• [REQUIREMENT 1]:
Answer these questions using the court opinion.
(a) What did the district court rule about the CCA's case against the members of the JIC?
(b) On what date did the CCA distribute its questionnaire to Alabama judicial candidates?
(c) To how many questions did the CCA reduce its questionnaire after the Advisory Opinion?

• [SOURCE TEXT]:
'''
CHRISTIAN COALITION OF ALABAMA, Plaintiff-Appellant, v. Randall L. COLE, in his official capacity as Commissioner of the Alabama Judicial Inquiry Commission, Norman E. Waldrop, Jr., in his official capacity as a member of the Alabama Judicial Inquiry Commission, et al., Defendants-Appellees.
The Christian Coalition of Alabama (“CCA”) appeals the district court's ruling that the CCA's case against the members of the Alabama Judicial Inquiry Commission (“JIC”) is moot. We agree that this case is moot, and affirm the district court's order.
On August 30, 2000, the CCA distributed a questionnaire to all Alabama judicial candidates whose names would appear on the November 7, 2000 general election ballot. The questionnaire originally consisted of thirty questions covering a number of social and political issues such as abortion, gun control, and the role of a judge's religious beliefs in decision making. Before answering the questionnaire, two sitting judges (neither is a plaintiff in this action) who were running for re-election in the 2000 general election sought an opinion from the JIC about the propriety of answering the CCA questionnaire. The JIC is vested by the Alabama Constitution with authority to enforce the Canons of Judicial Ethics (“Canons”) against Alabama judges. On September 8, 2000, the JIC issued Advisory Opinion 00-763 (“Advisory Opinion”), in which the JIC stated that if the judges answered some of the questions, they would violate specific Canons. The CCA responded by reducing the number of questions to fifteen. And on September 26, 2000 the CCA, along with three candidates on the November 2000 ballot for Alabama judicial office, instituted this suit seeking declaratory and injunctive relief in federal district court.
'''
• [ROWS]:
'''
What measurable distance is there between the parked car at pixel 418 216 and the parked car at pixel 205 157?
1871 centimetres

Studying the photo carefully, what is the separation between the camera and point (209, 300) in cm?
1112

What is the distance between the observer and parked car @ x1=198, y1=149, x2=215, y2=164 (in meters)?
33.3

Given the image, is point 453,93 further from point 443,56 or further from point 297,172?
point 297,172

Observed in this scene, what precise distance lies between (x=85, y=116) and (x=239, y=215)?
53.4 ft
'''
'''
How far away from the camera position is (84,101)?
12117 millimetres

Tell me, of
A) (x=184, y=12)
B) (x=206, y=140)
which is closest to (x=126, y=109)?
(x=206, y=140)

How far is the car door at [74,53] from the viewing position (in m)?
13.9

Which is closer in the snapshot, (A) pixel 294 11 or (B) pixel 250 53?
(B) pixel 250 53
'''
'''
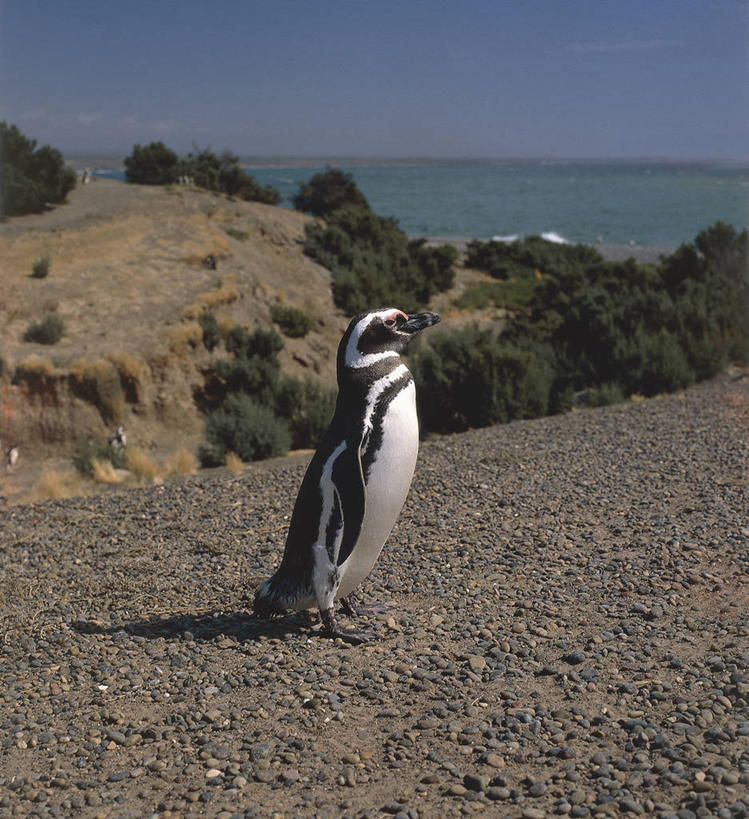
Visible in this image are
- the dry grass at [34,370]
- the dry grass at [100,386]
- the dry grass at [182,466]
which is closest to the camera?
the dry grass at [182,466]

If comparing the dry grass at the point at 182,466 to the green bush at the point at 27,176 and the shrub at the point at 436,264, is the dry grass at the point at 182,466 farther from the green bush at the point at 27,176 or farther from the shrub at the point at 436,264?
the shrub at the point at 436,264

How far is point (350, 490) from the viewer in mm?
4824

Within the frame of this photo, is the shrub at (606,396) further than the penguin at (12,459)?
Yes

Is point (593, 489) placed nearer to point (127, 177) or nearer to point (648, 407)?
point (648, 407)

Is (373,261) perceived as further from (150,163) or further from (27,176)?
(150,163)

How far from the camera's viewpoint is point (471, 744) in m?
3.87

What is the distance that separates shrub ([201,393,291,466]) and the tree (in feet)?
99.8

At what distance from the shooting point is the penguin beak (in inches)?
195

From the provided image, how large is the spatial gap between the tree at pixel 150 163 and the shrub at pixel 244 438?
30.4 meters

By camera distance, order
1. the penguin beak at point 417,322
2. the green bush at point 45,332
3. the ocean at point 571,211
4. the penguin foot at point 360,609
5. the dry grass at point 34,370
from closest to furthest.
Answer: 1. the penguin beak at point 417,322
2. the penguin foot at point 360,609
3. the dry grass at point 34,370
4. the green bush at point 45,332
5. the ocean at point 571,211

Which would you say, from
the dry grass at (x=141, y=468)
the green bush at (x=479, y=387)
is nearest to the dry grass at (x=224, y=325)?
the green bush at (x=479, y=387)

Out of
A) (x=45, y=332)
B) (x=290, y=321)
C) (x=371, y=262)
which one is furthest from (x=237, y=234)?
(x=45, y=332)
'''
• [REQUIREMENT 2]: Copy out the listing lines starting at the line that contains "At what distance" and ending at the line that contains "30.4 meters", with both of those lines included.

• [TASK RESULT 1]:
(a) It ruled that the case is moot.
(b) August 30, 2000.
(c) Fifteen.

• [TASK RESULT 2]:
At what distance from the shooting point is the penguin beak (in inches)?
195

From the provided image, how large is the spatial gap between the tree at pixel 150 163 and the shrub at pixel 244 438?
30.4 meters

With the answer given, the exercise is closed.